In his novel Freedom Road, Howard Fast (best known for Spartacus) graphically describes how the manipulation of skin color paved the road to power for Southern elites after the Civil War. In this selection from his fictional account, a former plantation owner describes how to reclaim their riches by creating a violent army from those who are fixated on their skin color:
… there’ll be men enough, the scum that we used for overseers, the trash that bought and sold slaves and bred them, the kind who were men with bullwhips and filth without one, the kind who have only one virtue, a white skin. Gentlemen, we’ll play a symphony on that white skin, we’ll make it a badge of honor. We’ll put a premium on that white skin. We’ll dredge the sewers and the swamps for candidates, and we’ll give them their white skin – and in return, gentlemen, they will give us back what we lost through this insane war, yes, all of it.

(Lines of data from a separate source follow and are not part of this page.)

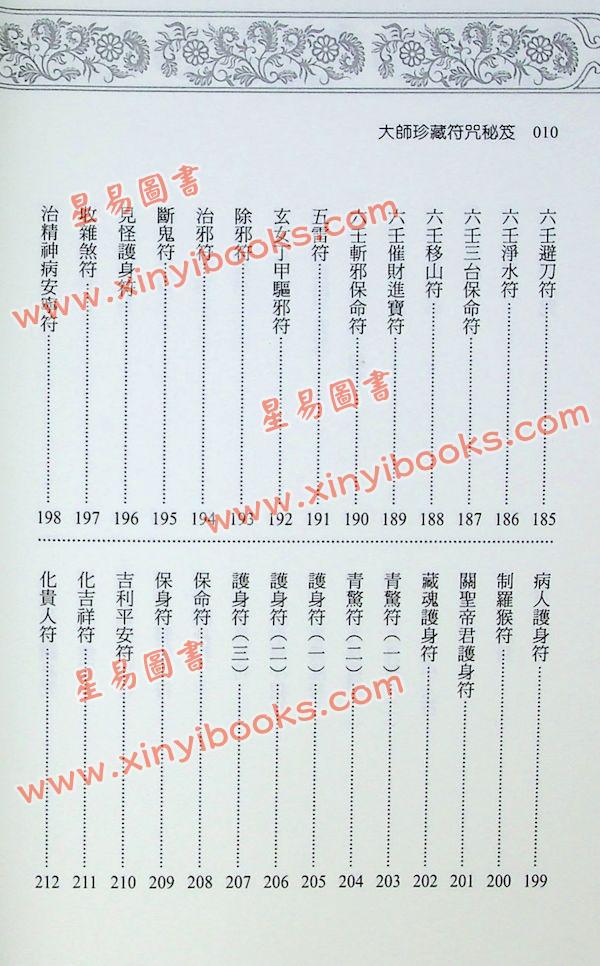 永靖大宗師：大師珍藏符咒秘笈（進源3057）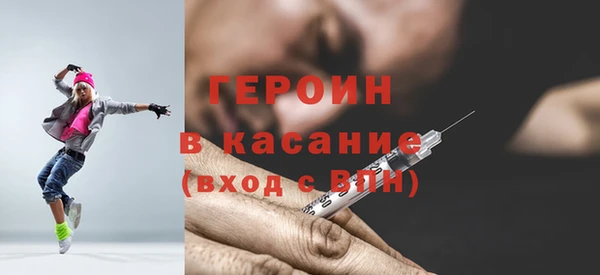 дживик Белоозёрский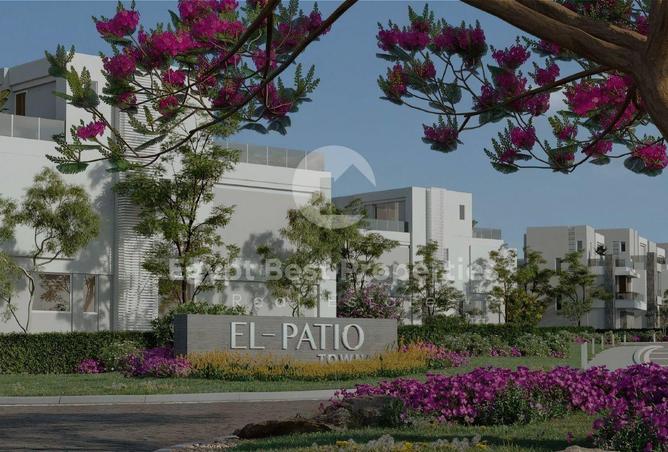 8400237 - صورة العقار 3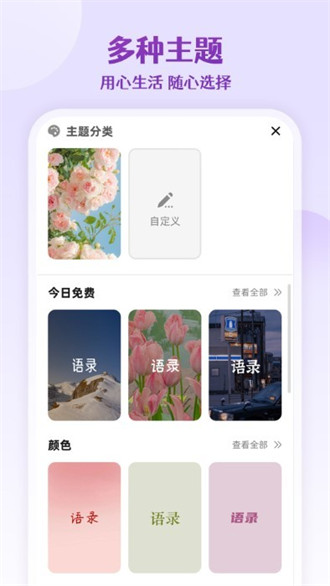 每日語錄 v1.00 3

Playing “a symphony on that white skin” also was the tactic of choice used by the steel industry to break strikes and prevent unionization after WWI. Management consultants and academics developed an entire pseudo-science of racial/ethnic/religious hierarchies to determine which groups are best suited for different kinds of work. This 1925 chart from a steel facility in Pittsburgh is a classic example of how race, religion and ethnicity were used to carve up the workforce. (The darker the shade of the box, the less fit that group supposedly is for a given task.) The goal was clear — keep workers divided.